**Aim**
Please turn the records below into a numbered list, leaving out the blank lines.

**Records supplied**
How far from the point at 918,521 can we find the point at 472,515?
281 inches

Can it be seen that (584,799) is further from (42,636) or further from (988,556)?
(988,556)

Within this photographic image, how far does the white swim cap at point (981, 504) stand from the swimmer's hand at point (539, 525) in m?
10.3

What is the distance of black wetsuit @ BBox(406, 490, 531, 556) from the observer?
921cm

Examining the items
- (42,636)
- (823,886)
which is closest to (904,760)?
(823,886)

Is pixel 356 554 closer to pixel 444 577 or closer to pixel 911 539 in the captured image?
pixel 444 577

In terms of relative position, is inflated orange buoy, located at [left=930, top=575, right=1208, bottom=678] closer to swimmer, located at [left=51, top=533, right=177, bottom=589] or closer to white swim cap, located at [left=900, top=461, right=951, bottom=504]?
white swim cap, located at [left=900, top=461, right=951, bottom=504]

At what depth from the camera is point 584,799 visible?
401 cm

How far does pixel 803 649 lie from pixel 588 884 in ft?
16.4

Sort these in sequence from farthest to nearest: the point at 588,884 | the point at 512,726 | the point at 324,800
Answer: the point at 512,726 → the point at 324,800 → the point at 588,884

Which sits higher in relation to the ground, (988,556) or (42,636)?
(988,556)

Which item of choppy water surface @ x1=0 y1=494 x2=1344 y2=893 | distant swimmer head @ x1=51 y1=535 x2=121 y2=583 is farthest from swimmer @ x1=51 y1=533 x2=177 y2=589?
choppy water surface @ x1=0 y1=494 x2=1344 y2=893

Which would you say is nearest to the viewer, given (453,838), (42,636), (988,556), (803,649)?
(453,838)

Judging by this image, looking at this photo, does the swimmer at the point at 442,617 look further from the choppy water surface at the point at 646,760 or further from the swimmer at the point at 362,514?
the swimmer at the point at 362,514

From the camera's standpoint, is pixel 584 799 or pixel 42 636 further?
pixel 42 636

**Result of the exercise**
1. How far from the point at 918,521 can we find the point at 472,515?
2. 281 inches
3. Can it be seen that (584,799) is further from (42,636) or further from (988,556)?
4. (988,556)
5. Within this photographic image, how far does the white swim cap at point (981, 504) stand from the swimmer's hand at point (539, 525) in m?
6. 10.3
7. What is the distance of black wetsuit @ BBox(406, 490, 531, 556) from the observer?
8. 921cm
9. Examining the items
10. - (42,636)
11. - (823,886)
12. which is closest to (904,760)?
13. (823,886)
14. Is pixel 356 554 closer to pixel 444 577 or closer to pixel 911 539 in the captured image?
15. pixel 444 577
16. In terms of relative position, is inflated orange buoy, located at [left=930, top=575, right=1208, bottom=678] closer to swimmer, located at [left=51, top=533, right=177, bottom=589] or closer to white swim cap, located at [left=900, top=461, right=951, bottom=504]?
17. white swim cap, located at [left=900, top=461, right=951, bottom=504]
18. At what depth from the camera is point 584,799 visible?
19. 401 cm
20. How far does pixel 803 649 lie from pixel 588 884 in ft?
21. 16.4
22. Sort these in sequence from farthest to nearest: the point at 588,884 | the point at 512,726 | the point at 324,800
23. Answer: the point at 512,726 → the point at 324,800 → the point at 588,884
24. Which sits higher in relation to the ground, (988,556) or (42,636)?
25. (988,556)
26. Which item of choppy water surface @ x1=0 y1=494 x2=1344 y2=893 | distant swimmer head @ x1=51 y1=535 x2=121 y2=583 is farthest from swimmer @ x1=51 y1=533 x2=177 y2=589?
27. choppy water surface @ x1=0 y1=494 x2=1344 y2=893
28. Which would you say is nearest to the viewer, given (453,838), (42,636), (988,556), (803,649)?
29. (453,838)
30. Judging by this image, looking at this photo, does the swimmer at the point at 442,617 look further from the choppy water surface at the point at 646,760 or further from the swimmer at the point at 362,514?
31. the swimmer at the point at 362,514
32. From the camera's standpoint, is pixel 584 799 or pixel 42 636 further?
33. pixel 42 636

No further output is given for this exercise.